Netflix documentary What The Health has impacted the diets of scores of viewers, as well as celebrities and athletes around the country. I sat there watching, rapt, thinking “Holy crap, this is it. This is the point in my life where I become a vegetarian and maybe try to eat less cheese. Maybe. Okay, maybe not less cheese. Let’s set reasonable goals.”
That nascent vegetarianism/dubious veganism would have had a chance of sticking around for at least a few months if I hadn’t come to my senses. But in fact, I was off meat for a measly eight days before realizing I’d been duped, and was embarrassed I hadn’t honed in on the film’s lack of balanced reporting from the get-go. Showing a photo of a cat’s canines next to a set of human teeth and talking about ripping and tearing raw flesh shouldn’t look as convincing as the film made it out to be; and yet it was.
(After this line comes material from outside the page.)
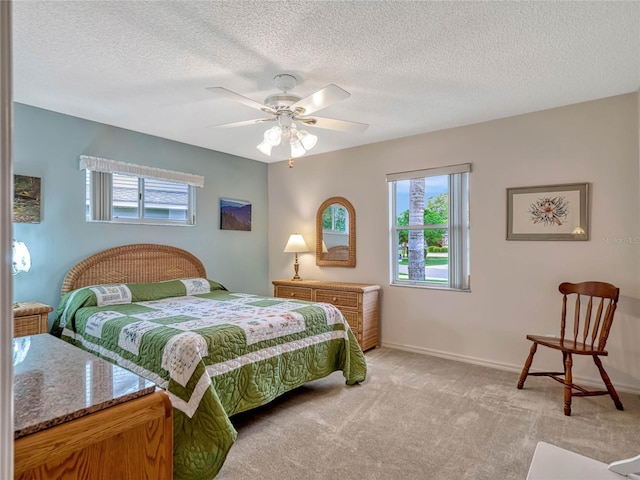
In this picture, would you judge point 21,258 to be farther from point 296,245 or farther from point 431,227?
point 431,227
What’s worse, my dad called the following week, asking me if I’d seen it and proclaiming he hadn’t eaten animal protein since.
Written, directed and produced by Cowspiracy’s Kip Andersen — who, let’s be real, looks and talks like a second-year yogi — What The Health draws almost exclusively from controversial studies and vegan medical professionals. While watching, I was reminded of reading award-winning investigative journalist and author Eric Schlosser’s* Fast Food Nation in high school, with Michael Pollan’s seminal The Omnivore’s Dilemma for dessert. The one-two punch put me off fast food for life (except In-N-Out, of course) and sparked an enduring fascination with America’s food systems. What The Health is no Fast Food Nation — in fact, it may be a radical antithesis. The solution to America’s diet-based health woes is not and was never going to be presented in the format of “a formula for the masses,” and even if it were, it wouldn’t be veganism.
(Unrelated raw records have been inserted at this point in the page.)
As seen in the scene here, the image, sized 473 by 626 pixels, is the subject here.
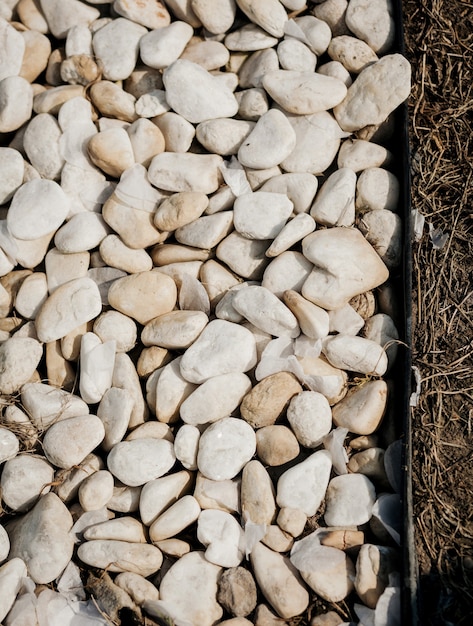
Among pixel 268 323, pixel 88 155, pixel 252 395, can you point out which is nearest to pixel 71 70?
pixel 88 155

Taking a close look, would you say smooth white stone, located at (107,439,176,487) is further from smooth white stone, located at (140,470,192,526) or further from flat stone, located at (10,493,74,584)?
flat stone, located at (10,493,74,584)

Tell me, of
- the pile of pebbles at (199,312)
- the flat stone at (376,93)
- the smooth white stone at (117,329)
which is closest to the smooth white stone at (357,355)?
the pile of pebbles at (199,312)

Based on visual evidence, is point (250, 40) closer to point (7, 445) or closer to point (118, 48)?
point (118, 48)

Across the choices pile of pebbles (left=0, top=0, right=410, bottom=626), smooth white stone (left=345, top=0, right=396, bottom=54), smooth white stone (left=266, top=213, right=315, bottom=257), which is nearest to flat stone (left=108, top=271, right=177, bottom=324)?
pile of pebbles (left=0, top=0, right=410, bottom=626)

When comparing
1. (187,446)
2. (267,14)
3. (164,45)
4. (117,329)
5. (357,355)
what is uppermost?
(267,14)

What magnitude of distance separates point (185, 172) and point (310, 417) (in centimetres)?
85

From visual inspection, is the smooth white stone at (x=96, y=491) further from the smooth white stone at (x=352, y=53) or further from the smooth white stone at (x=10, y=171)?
the smooth white stone at (x=352, y=53)

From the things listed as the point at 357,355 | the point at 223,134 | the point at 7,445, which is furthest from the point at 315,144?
the point at 7,445

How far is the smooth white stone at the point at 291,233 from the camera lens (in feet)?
6.50

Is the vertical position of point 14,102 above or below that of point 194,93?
below

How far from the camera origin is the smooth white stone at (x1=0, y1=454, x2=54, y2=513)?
1.89m

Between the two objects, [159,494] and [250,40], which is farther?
[250,40]

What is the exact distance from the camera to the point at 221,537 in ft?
5.90

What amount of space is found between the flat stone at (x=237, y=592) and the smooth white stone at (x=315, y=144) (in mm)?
1213
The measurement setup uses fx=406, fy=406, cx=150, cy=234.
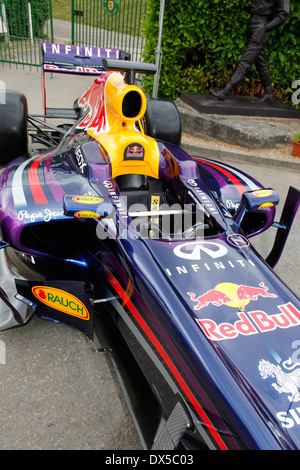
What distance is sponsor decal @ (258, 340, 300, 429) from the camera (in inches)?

Again, there is no such thing as an answer to this hyped-up conundrum after humankind and its ancestors have been omnivores for tens of thousands of years. I wouldn’t trust a doctor who based his or her practice selectively on veganism just like I don’t trust purely holistic or overly pill-pushy doctors when it comes to something as subjective and important as healthcare. Nobody has to trust any one medical professional or any school of medicine, it’s about what feels and works best for each individual. We’re not all the exact same machine in a collective existence; a balance exists for everyone, and it’s not meat, eggs or dairy on their own that’s going to throw it off — it’s excess or absence. Telling people, once they’re deep in the throes of woke-style documentary-watching, that eating an egg is akin to smoking five cigarettes is irresponsible (and based on a myth debunked back in 2012, to boot). Rather than changing peoples’ minds, aggressive vegans even inspired a quarter of Britons to completely ignore them.
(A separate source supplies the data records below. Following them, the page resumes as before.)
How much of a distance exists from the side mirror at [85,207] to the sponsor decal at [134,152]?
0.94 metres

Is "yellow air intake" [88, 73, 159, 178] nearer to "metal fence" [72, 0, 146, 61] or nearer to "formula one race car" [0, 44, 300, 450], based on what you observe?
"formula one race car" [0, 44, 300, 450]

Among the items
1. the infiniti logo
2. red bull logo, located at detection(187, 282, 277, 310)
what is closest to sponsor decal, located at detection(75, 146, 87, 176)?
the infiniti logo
When someone develops a condition like high blood pressure, heart disease and/or diabetes due to a combination of sedentary lifestyle and fatty, sugary processed diet, of course going vegan is going to result in weight loss and reversal of some symptoms and perhaps full-on illness. But the definitive links between excess weight and increased risk of death haven’t even been definitively established, so if one is reasonably healthy and fit, please tell me again how exactly eating responsible animal products is going to kill me. No, not from the vegan medical professionals in the film — from a slew of other reputable, fully transparent doctors with diverse backgrounds in a non-documentary environment, please.
I’ll stick with the timeless mantra of The Omnivore’s Dilemma: Eat food, not too much, mostly plants. There are no concrete rules, nor should there be. Don’t buy or eat commodity-grade (or excessively large portions of) meat, eggs or dairy, and diversify your diet by discovering new favorite fresh, healthy foods to help diversify America’s food systems for the better. Also, eat cheese.
*Schlosser’s 2013 book, Command and Control, is highly recommended reading for anyone who’s ever wondered about the safety procedures employed by America’s nuclear weapons facilities. It was recently adapted into a seat-gripper of an awesome documentary film by Oscar-nominated Food, Inc. director Robert Kenner.